If I have a fault, it's that I'm too nice to everybody. I make friends wherever I go. With South American socialist quasi-dictators. More recently with Islamic scholars who are keen on female genital mutilation. But, as I would explain to our future child, there must be a limit to tolerance. Just don't start me off about Israelis and Saudi Royals.

I like women who share the same political ideals as me, who sit on my committees, see the value of my views, don't argue, and agree that I should father their kids. Above all, I think it important that I spread tiny versions of myself, little clones and homunculi, around the country before it's too late.

Will you join me in this important work? Go on. You might appear in the index to my next volume of autobiography.

Donation: The facts

* Most males aged between 18 and 45 can donate sperm, as long as samples of their semen and blood pass screening tests to check for increased risks of passing on disease or deformity. GPs are also consulted on whether someone is suitable to donate, while volunteers are interviewed at their clinic to discuss the process and the legal issues surrounding it.

* The donation process itself lasts three to four months, during which time donors usually attend a clinic once or twice a week to produce a sample.

* Samples are frozen and may be stored for up to 10 years before they are used, once the donor's physical characteristics – build, complexion, eye colour – have been matched to those of some aspiring parents.

* Some 398 men registered to donate sperm through officially licensed clinics in 2008, according to the most recent data available – about two-thirds less than the number of women who chose to donate eggs that year. While the number of female fertility donors has more than doubled since 1992, male donor numbers have remained stable.

* However, because males can donate many more sperm than females can donate eggs, 977 children were born as a result of sperm donations in 2008, as opposed to 541 from donated eggs.

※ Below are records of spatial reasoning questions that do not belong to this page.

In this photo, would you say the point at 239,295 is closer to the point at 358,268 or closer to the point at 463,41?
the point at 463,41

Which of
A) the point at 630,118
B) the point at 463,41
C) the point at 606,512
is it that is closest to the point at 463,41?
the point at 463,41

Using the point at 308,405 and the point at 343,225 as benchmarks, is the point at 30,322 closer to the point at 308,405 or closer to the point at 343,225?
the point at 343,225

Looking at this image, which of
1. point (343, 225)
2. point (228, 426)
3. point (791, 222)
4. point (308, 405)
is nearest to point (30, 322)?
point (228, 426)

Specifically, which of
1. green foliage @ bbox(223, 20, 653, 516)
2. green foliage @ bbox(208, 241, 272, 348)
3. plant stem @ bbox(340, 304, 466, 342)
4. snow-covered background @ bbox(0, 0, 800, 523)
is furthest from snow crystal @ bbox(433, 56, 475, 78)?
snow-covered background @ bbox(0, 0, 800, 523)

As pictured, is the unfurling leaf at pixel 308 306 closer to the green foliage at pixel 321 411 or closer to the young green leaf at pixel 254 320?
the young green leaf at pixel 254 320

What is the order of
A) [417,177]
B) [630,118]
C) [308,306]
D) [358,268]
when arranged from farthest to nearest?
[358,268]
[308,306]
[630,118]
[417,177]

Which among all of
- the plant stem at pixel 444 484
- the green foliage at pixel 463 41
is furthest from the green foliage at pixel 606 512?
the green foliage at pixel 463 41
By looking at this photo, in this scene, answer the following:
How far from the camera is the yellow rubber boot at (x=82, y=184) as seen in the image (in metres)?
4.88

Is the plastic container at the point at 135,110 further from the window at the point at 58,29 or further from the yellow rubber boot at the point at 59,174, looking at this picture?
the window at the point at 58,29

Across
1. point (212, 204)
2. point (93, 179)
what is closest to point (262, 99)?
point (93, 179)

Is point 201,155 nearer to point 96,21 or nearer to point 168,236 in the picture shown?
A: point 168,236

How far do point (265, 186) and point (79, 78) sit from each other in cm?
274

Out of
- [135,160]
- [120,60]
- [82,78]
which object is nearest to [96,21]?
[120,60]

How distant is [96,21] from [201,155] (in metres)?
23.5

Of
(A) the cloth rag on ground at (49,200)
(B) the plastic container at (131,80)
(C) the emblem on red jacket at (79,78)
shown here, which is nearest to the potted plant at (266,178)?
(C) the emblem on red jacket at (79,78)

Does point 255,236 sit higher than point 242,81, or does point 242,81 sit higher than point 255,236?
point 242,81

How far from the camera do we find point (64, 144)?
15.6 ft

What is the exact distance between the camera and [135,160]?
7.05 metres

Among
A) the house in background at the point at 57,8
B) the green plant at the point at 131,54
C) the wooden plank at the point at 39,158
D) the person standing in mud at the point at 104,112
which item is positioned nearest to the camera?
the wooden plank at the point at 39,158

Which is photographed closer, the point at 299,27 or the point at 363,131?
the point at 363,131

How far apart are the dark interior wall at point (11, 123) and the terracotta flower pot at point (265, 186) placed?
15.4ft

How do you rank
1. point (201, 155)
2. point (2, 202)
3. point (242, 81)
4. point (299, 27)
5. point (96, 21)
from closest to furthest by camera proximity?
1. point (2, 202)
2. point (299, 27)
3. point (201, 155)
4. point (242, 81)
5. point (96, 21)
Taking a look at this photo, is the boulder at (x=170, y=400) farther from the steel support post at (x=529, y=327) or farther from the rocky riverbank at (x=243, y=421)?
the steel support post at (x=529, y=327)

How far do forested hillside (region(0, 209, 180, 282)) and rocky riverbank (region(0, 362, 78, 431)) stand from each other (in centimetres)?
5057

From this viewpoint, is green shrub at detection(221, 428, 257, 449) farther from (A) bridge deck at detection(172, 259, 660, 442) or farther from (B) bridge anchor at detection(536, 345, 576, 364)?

* Donors can specify the number of families they are willing to help, ranging from one to 10.

* Although they are not paid, they can claim reasonable expenses for travel and loss of earnings up to a maximum of £61.28 per day, or £250 for a full course of sperm donation.

* There is currently a shortage of sperm donors, who along with egg donors are in high demand by couples who for various reasons cannot rely on their own for conception. The success rate varies between 2 and 20 per cent.